#### Records of spatial reasoning questions
------------------------------------
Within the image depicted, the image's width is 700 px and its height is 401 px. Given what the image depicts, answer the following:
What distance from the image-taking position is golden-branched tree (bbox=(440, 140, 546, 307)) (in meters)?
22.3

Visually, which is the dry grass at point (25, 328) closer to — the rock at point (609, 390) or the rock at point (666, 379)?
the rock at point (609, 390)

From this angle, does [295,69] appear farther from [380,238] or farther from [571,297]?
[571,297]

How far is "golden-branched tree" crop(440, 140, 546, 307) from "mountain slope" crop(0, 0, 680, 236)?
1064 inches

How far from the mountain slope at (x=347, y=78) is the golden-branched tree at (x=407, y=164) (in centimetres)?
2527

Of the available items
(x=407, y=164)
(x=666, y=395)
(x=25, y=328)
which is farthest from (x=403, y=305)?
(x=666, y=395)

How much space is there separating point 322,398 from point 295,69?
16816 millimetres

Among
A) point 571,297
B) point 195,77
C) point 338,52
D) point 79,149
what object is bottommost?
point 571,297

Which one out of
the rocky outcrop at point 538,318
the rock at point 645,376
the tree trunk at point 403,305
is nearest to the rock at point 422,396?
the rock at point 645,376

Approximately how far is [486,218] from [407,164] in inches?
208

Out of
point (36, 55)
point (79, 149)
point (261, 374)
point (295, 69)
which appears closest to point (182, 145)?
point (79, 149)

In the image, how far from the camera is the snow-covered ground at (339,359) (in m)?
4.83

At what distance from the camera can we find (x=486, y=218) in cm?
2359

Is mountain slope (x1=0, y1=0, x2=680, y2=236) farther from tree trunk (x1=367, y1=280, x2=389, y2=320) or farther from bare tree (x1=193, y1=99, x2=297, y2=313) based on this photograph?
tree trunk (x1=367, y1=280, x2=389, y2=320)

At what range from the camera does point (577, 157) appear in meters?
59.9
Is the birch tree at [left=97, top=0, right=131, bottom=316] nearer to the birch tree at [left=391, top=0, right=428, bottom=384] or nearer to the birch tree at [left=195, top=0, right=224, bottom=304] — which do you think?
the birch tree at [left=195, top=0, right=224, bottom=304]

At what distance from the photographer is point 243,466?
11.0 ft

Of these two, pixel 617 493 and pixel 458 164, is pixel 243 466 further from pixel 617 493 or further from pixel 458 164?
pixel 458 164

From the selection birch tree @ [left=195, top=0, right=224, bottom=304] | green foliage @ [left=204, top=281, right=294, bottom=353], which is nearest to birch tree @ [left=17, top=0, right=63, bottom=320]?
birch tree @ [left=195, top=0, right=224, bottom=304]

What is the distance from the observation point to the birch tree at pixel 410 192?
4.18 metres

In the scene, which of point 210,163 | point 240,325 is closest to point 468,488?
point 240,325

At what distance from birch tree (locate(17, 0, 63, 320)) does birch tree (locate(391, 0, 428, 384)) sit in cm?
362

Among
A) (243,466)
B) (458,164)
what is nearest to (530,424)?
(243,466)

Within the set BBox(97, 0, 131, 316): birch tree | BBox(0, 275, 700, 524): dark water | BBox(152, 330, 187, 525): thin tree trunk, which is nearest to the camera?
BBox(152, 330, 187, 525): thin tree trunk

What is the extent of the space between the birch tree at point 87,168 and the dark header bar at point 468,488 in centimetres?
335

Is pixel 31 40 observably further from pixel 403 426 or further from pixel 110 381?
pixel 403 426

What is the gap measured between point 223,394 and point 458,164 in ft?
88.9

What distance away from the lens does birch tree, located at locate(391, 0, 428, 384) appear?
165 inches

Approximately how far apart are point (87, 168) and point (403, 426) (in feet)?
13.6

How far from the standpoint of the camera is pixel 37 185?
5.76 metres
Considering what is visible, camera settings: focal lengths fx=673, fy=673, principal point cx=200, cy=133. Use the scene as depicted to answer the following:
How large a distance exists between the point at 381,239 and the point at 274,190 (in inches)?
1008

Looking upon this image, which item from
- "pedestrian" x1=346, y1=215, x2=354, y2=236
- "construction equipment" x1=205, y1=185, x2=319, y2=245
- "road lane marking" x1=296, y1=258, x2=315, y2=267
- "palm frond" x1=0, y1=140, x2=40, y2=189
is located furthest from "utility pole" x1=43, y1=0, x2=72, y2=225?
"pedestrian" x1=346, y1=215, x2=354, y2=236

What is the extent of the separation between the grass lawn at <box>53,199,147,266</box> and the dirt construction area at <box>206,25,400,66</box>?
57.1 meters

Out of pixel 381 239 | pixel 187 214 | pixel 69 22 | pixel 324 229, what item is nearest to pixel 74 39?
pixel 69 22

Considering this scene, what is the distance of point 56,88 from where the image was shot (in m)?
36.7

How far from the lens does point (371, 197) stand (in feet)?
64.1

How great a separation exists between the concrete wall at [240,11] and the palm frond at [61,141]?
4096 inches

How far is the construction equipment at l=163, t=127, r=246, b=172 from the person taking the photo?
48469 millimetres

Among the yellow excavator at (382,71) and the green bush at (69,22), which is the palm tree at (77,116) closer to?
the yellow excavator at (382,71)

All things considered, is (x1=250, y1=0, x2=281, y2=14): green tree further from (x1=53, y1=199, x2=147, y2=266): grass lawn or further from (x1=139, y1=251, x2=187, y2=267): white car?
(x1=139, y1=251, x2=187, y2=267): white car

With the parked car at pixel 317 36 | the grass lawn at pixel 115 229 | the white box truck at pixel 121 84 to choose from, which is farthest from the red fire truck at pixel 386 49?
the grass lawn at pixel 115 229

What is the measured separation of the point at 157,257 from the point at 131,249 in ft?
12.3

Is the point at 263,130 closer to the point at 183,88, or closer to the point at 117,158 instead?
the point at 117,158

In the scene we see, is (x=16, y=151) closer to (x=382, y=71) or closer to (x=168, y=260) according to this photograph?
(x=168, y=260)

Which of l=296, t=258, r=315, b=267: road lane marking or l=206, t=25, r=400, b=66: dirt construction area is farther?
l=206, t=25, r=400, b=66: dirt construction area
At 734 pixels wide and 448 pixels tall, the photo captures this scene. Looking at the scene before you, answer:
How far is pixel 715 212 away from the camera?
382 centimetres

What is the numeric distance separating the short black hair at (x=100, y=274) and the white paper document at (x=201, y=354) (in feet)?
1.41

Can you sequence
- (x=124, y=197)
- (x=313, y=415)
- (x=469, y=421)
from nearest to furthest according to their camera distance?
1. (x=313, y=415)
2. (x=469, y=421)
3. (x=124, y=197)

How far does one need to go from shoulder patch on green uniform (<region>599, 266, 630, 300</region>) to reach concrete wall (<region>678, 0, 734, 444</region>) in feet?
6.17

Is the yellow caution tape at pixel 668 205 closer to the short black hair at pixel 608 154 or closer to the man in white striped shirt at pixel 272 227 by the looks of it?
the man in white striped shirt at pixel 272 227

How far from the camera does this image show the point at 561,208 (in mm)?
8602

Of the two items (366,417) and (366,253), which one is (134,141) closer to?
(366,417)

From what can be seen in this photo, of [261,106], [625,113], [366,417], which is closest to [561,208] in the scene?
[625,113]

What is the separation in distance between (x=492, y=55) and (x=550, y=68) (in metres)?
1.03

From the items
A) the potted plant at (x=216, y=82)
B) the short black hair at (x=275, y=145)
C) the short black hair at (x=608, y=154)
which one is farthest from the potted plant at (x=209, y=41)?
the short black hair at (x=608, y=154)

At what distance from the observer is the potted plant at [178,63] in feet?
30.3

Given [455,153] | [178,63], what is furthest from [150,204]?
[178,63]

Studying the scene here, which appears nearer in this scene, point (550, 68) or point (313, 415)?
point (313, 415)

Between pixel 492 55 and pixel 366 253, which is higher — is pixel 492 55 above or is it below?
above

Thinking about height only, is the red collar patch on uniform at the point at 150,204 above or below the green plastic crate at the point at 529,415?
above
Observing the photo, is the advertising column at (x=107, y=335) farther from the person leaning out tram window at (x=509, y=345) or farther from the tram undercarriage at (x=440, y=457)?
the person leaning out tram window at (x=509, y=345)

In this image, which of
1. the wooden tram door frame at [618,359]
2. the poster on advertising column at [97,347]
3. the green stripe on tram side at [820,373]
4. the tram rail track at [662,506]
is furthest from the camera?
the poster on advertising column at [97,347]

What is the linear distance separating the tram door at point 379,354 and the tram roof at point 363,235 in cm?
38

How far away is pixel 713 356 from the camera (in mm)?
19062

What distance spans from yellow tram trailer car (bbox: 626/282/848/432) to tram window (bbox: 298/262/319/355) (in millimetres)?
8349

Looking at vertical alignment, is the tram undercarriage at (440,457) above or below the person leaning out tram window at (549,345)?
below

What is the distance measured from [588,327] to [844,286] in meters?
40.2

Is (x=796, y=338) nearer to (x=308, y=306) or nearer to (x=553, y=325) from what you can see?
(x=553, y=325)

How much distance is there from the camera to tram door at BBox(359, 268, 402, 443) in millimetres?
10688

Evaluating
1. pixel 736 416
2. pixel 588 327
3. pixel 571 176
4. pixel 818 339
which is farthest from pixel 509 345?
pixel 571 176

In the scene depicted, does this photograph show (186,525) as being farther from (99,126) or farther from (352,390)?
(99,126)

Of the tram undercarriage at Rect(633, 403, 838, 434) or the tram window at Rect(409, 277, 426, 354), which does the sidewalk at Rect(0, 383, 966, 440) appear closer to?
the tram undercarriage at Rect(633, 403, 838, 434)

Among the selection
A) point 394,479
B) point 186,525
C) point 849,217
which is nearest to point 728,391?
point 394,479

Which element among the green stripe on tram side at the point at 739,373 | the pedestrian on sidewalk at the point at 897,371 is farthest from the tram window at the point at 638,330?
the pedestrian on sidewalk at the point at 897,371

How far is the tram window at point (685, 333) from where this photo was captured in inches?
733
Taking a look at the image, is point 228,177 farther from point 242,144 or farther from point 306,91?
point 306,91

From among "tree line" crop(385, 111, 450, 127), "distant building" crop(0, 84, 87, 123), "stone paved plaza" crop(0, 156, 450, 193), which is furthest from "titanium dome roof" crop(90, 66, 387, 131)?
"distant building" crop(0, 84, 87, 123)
------------------------------------
#### Objective
Starting at the line that contains "What is the linear", retype each line through the end of the listing above and nothing else.

#### Exercise response
What is the linear distance separating the tram door at point 379,354 and the tram roof at point 363,235 in cm?
38

How far away is pixel 713 356 from the camera (in mm)?
19062

What distance spans from yellow tram trailer car (bbox: 626/282/848/432) to tram window (bbox: 298/262/319/355) (in millimetres)?
8349

Looking at vertical alignment, is the tram undercarriage at (440,457) above or below the person leaning out tram window at (549,345)?
below

What is the distance measured from [588,327] to [844,286] in meters?
40.2

Is (x=796, y=338) nearer to (x=308, y=306) or nearer to (x=553, y=325) from what you can see?
(x=553, y=325)

How much distance is there from the camera to tram door at BBox(359, 268, 402, 443) in millimetres?
10688

Evaluating
1. pixel 736 416
2. pixel 588 327
3. pixel 571 176
4. pixel 818 339
which is farthest from pixel 509 345?
pixel 571 176

In the scene depicted, does this photograph show (186,525) as being farther from (99,126) or farther from (352,390)?
(99,126)

Of the tram undercarriage at Rect(633, 403, 838, 434) or the tram window at Rect(409, 277, 426, 354), which does the sidewalk at Rect(0, 383, 966, 440) appear closer to?
the tram undercarriage at Rect(633, 403, 838, 434)

Among the selection
A) point 394,479
B) point 186,525
C) point 849,217
which is nearest to point 728,391?
point 394,479

Which element among the green stripe on tram side at the point at 739,373 | the pedestrian on sidewalk at the point at 897,371 is farthest from the tram window at the point at 638,330?
the pedestrian on sidewalk at the point at 897,371

How far is the tram window at point (685, 333) from where this photo was captured in inches?
733
Taking a look at the image, is point 228,177 farther from point 242,144 or farther from point 306,91?
point 306,91

From among "tree line" crop(385, 111, 450, 127), "distant building" crop(0, 84, 87, 123), "stone paved plaza" crop(0, 156, 450, 193), which is furthest from "titanium dome roof" crop(90, 66, 387, 131)?
"distant building" crop(0, 84, 87, 123)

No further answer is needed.